Why Grafeo?¶
-
High Performance
Fastest graph database tested on the LDBC Social Network Benchmark, both embedded and as a server, with a lower memory footprint than other in-memory databases. Built in Rust with vectorized execution, adaptive chunking and SIMD-optimized operations.
-
Multi-Language Queries
GQL, Cypher, Gremlin, GraphQL, SPARQL and SQL/PGQ. Choose the query language that fits the project and expertise level.
-
LPG & RDF Support
Dual data model support for both Labeled Property Graphs and RDF triples. Choose the model that fits the domain.
-
Vector Search
HNSW-based similarity search with quantization (Scalar, Binary, Product). Combine graph traversal with semantic similarity.
-
Embedded or Standalone
Embed directly into applications with zero external dependencies, or run as a standalone server with REST API and web UI. From edge devices to production clusters.
-
Rust Core
Core database engine written in Rust with no required C dependencies. Optional allocators (jemalloc/mimalloc) and TLS use C libraries for performance. Memory-safe by design with fearless concurrency.
-
ACID Transactions
Full ACID compliance with MVCC-based snapshot isolation. Reliable transactions for production workloads.
-
Multi-Language Bindings
Python (PyO3), Node.js/TypeScript (napi-rs), Go (CGO), C (FFI), C# (.NET 8 P/Invoke), Dart (dart:ffi) and WebAssembly (wasm-bindgen).
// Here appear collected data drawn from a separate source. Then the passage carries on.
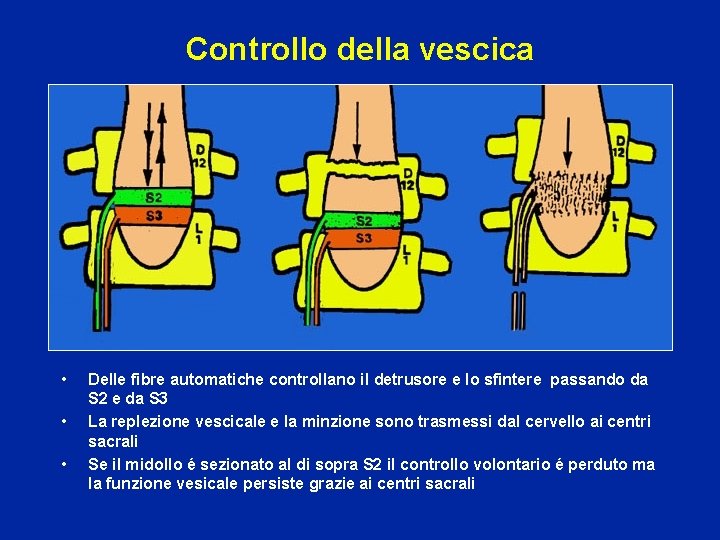 Controllo della vescica

D 12
S2
S3
L 1

D 12
S2
S3
L 1

D 12
L 1

• Delle fibre automatiche controllano il detrusore e lo sfintere passando da S2 e da S3
• La replezione vescicale e la minzione sono trasmessi dal cervello ai centri sacrali
• Se il midollo é sezionato al di sopra S2 il controllo volontario é perduto ma la funzione vesicale persiste grazie ai centri sacrali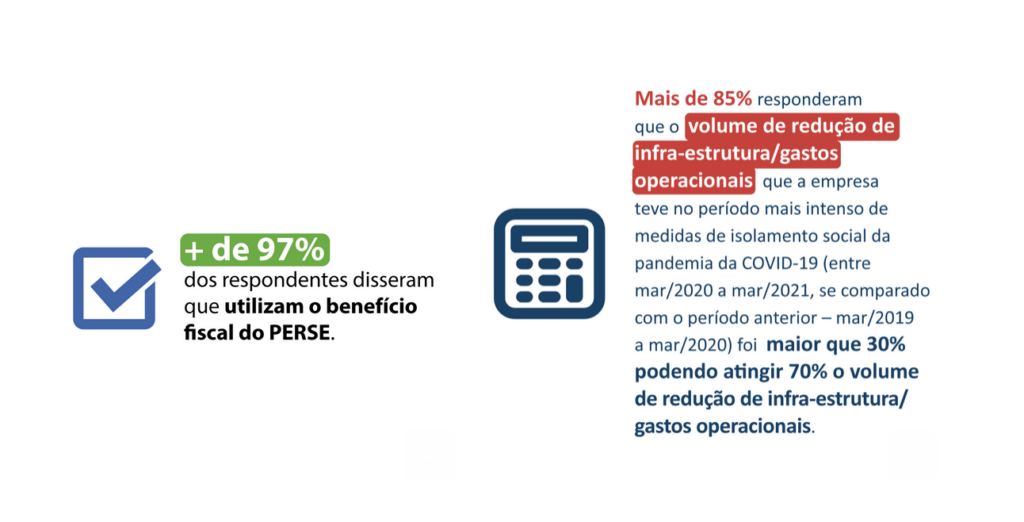 + de 97%
dos respondentes disseram que utilizam o benefício fiscal do PERSE.

Mais de 85% responderam que o volume de redução de infra-estrutura/gastos operacionais que a empresa teve no período mais intenso de medidas de isolamento social da pandemia da COVID-19 (entre mar/2020 a mar/2021, se comparado com o período anterior – mar/2019 a mar/2020) foi maior que 30% podendo atingir 70% o volume de redução de infra-estrutura/ gastos operacionais.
Use Grafeo from the language of choice.
-
Ecosystem
AI integrations (LangChain, LlamaIndex, MCP), interactive notebook widgets, browser-based graphs via WebAssembly, standalone server with web UI and benchmarking tools.
Quick Start¶
import grafeo
# Create an in-memory database
db = grafeo.GrafeoDB()
# Create nodes and edges
db.execute("""
INSERT (:Person {name: 'Alix', age: 30})
INSERT (:Person {name: 'Gus', age: 25})
""")
db.execute("""
MATCH (a:Person {name: 'Alix'}), (b:Person {name: 'Gus'})
INSERT (a)-[:KNOWS {since: 2024}]->(b)
""")
# Query the graph
result = db.execute("""
MATCH (p:Person)-[:KNOWS]->(friend)
RETURN p.name, friend.name
""")
for row in result:
print(f"{row['p.name']} knows {row['friend.name']}")
use grafeo::GrafeoDB;
fn main() -> Result<(), grafeo_common::utils::error::Error> {
// Create an in-memory database
let db = GrafeoDB::new_in_memory();
// Create a session and execute queries
let mut session = db.session();
session.execute(r#"
INSERT (:Person {name: 'Alix', age: 30})
INSERT (:Person {name: 'Gus', age: 25})
"#)?;
session.execute(r#"
MATCH (a:Person {name: 'Alix'}), (b:Person {name: 'Gus'})
INSERT (a)-[:KNOWS {since: 2024}]->(b)
"#)?;
// Query the graph
let result = session.execute(r#"
MATCH (p:Person)-[:KNOWS]->(friend)
RETURN p.name, friend.name
"#)?;
for row in result.rows {
println!("{:?}", row);
}
Ok(())
}
Features¶
Dual Data Model Support¶
Grafeo supports both major graph data models with optimized storage for each:
- Nodes with labels and properties
- Edges with types and properties
- Properties supporting rich data types
- Ideal for social networks, knowledge graphs, application data
- Triples: subject-predicate-object statements
- SPO/POS/OSP indexes for efficient querying
- W3C standard compliance
- Ideal for semantic web, linked data, ontologies
Query Languages¶
Choose the query language that fits the project:
| Language | Data Model | Style |
|---|---|---|
| GQL (default) | LPG | ISO standard, declarative pattern matching |
| Cypher | LPG | Neo4j-compatible, ASCII-art patterns |
| Gremlin | LPG | Apache TinkerPop, traversal-based |
| GraphQL | LPG, RDF | Schema-driven, familiar to web developers |
| SPARQL | RDF | W3C standard for RDF queries |
| SQL/PGQ | LPG | SQL:2023 GRAPH_TABLE for SQL-native graph queries |
Architecture Highlights¶
- Push-based execution engine with morsel-driven parallelism
- Columnar storage with type-specific compression
- Cost-based query optimizer with cardinality estimation
- MVCC transactions with snapshot isolation
- Zone maps for intelligent data skipping
Installation¶
License¶
Grafeo is licensed under the Apache-2.0 License.